_Work request_
Filter the data below for the string "States" and copy each matching line.

_Saved data entries_
Segment Open

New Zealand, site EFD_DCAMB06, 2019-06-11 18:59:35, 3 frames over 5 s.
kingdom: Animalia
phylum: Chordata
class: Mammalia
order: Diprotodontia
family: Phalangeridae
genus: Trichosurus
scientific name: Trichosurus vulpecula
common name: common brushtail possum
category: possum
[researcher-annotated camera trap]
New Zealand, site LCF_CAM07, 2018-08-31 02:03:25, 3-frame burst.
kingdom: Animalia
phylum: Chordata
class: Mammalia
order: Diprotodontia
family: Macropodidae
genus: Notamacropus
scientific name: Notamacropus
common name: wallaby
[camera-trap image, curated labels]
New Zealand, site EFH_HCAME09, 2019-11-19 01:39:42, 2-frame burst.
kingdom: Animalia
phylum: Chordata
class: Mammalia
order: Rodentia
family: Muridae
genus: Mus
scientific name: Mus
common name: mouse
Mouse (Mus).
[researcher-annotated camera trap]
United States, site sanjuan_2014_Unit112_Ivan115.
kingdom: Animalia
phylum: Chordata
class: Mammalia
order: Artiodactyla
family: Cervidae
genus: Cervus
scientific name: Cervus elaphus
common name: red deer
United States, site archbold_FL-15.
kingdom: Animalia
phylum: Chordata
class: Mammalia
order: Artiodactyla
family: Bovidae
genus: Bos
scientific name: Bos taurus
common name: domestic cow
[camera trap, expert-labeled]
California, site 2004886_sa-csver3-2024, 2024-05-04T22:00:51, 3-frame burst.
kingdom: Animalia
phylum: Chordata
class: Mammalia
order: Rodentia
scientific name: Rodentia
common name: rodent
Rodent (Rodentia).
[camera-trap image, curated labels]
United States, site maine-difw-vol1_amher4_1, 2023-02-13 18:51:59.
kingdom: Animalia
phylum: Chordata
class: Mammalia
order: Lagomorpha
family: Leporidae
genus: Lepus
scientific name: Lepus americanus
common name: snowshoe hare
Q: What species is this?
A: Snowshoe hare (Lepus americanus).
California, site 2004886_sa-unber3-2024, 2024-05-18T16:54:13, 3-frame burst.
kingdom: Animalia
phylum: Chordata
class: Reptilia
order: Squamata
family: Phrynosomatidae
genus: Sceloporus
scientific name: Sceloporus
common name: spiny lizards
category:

Segment Closed

_Response area_
United States, site sanjuan_2014_Unit112_Ivan115.
United States, site archbold_FL-15.
United States, site maine-difw-vol1_amher4_1, 2023-02-13 18:51:59.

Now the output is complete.